>> START Records for the task

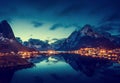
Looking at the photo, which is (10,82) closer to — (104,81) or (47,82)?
(47,82)

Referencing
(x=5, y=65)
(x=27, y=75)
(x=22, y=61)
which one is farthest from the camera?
(x=22, y=61)

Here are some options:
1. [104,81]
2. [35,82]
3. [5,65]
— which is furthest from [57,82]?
[5,65]

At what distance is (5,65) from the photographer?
565 feet

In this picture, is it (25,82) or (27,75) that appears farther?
(27,75)

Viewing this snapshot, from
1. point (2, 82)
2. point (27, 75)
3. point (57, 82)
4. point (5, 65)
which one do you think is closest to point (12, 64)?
point (5, 65)

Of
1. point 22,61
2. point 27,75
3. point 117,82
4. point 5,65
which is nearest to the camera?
point 117,82

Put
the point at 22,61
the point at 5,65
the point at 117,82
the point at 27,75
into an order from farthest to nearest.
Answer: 1. the point at 22,61
2. the point at 5,65
3. the point at 27,75
4. the point at 117,82

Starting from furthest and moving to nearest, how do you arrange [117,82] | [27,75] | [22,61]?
[22,61] → [27,75] → [117,82]

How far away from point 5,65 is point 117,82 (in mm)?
106416

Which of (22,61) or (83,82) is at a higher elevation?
(22,61)

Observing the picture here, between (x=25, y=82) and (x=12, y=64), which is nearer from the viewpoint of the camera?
(x=25, y=82)

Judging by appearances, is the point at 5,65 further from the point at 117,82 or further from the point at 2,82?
the point at 117,82

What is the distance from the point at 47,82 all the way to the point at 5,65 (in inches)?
3011

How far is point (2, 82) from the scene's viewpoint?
110 m
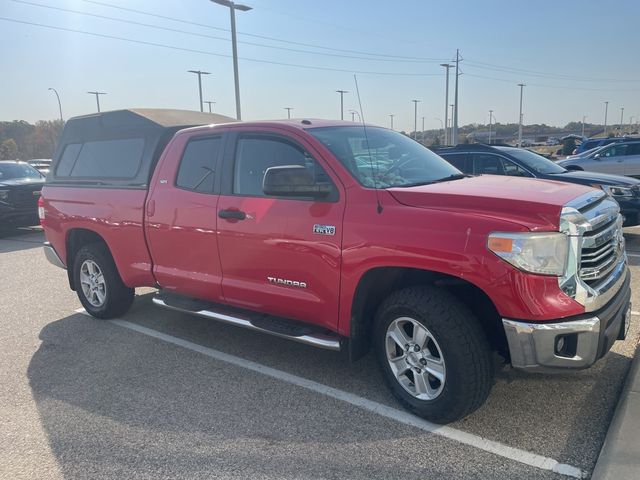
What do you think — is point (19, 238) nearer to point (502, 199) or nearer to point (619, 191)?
point (502, 199)

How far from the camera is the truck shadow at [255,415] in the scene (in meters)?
3.03

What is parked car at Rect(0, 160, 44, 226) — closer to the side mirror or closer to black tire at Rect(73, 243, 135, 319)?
black tire at Rect(73, 243, 135, 319)

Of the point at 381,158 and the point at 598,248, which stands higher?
the point at 381,158

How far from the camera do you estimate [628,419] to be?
3051mm

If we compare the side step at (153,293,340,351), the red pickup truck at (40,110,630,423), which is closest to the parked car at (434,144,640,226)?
the red pickup truck at (40,110,630,423)

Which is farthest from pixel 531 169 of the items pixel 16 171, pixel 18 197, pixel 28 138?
pixel 28 138

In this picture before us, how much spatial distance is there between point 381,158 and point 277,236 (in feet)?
3.30

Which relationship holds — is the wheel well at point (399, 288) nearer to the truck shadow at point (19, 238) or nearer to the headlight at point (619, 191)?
the headlight at point (619, 191)

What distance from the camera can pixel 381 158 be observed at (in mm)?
4059

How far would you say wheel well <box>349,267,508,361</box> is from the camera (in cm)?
332

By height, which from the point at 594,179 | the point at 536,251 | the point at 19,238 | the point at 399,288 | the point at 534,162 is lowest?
the point at 19,238

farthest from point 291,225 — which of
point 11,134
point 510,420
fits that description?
point 11,134

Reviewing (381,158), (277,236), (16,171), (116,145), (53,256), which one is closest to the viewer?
(277,236)

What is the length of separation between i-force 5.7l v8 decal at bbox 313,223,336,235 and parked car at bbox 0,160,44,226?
10674mm
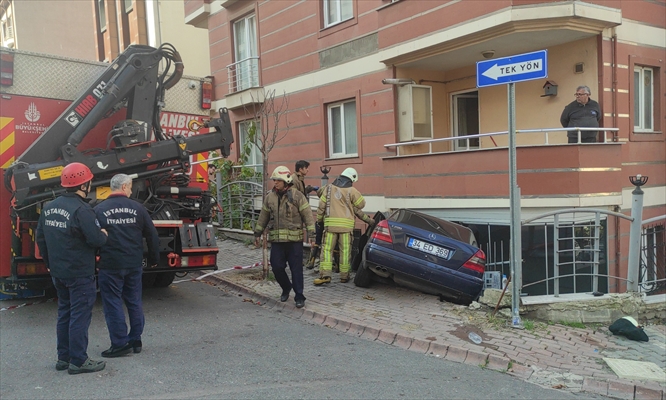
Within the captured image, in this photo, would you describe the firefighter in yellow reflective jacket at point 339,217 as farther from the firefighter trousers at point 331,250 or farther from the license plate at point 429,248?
the license plate at point 429,248

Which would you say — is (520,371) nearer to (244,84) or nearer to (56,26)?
(244,84)

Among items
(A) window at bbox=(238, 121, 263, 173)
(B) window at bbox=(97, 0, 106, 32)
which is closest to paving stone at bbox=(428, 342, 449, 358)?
(A) window at bbox=(238, 121, 263, 173)

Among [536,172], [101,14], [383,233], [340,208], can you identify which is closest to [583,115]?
[536,172]

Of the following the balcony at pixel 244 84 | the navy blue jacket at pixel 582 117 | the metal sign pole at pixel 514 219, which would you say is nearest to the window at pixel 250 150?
the balcony at pixel 244 84

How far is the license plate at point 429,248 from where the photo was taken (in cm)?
688

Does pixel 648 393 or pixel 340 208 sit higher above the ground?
pixel 340 208

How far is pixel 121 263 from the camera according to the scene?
515 centimetres

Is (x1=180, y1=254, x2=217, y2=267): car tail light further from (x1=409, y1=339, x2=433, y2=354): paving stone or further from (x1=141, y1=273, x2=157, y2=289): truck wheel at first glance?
(x1=409, y1=339, x2=433, y2=354): paving stone

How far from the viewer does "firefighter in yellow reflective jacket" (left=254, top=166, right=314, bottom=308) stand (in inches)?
268

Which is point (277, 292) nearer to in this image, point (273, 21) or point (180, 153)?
point (180, 153)

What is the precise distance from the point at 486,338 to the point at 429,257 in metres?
1.48

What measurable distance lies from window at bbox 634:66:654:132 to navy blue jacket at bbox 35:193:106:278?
28.3 feet

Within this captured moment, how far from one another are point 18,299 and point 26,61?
3.36m

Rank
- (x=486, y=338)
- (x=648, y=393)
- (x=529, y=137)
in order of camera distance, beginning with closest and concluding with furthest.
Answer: (x=648, y=393) < (x=486, y=338) < (x=529, y=137)
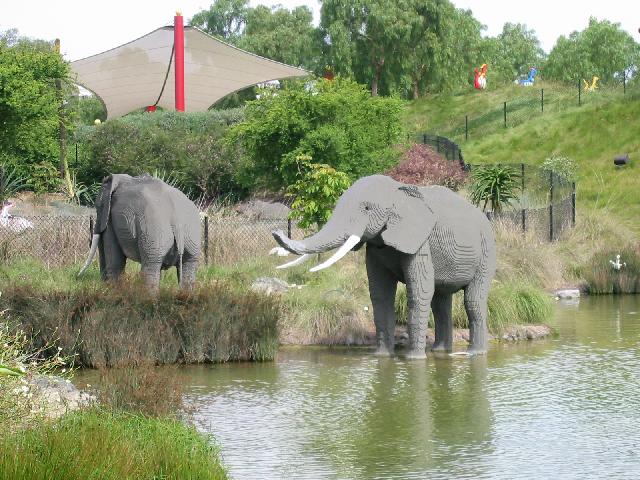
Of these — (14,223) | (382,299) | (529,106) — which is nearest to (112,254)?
(382,299)

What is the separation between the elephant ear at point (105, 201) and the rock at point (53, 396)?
548 cm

>> END Records for the task

= What is required =
Count the lines in the rows above that contain the string "pickup", with case mattering. Give only the number.

= Exercise answer =
2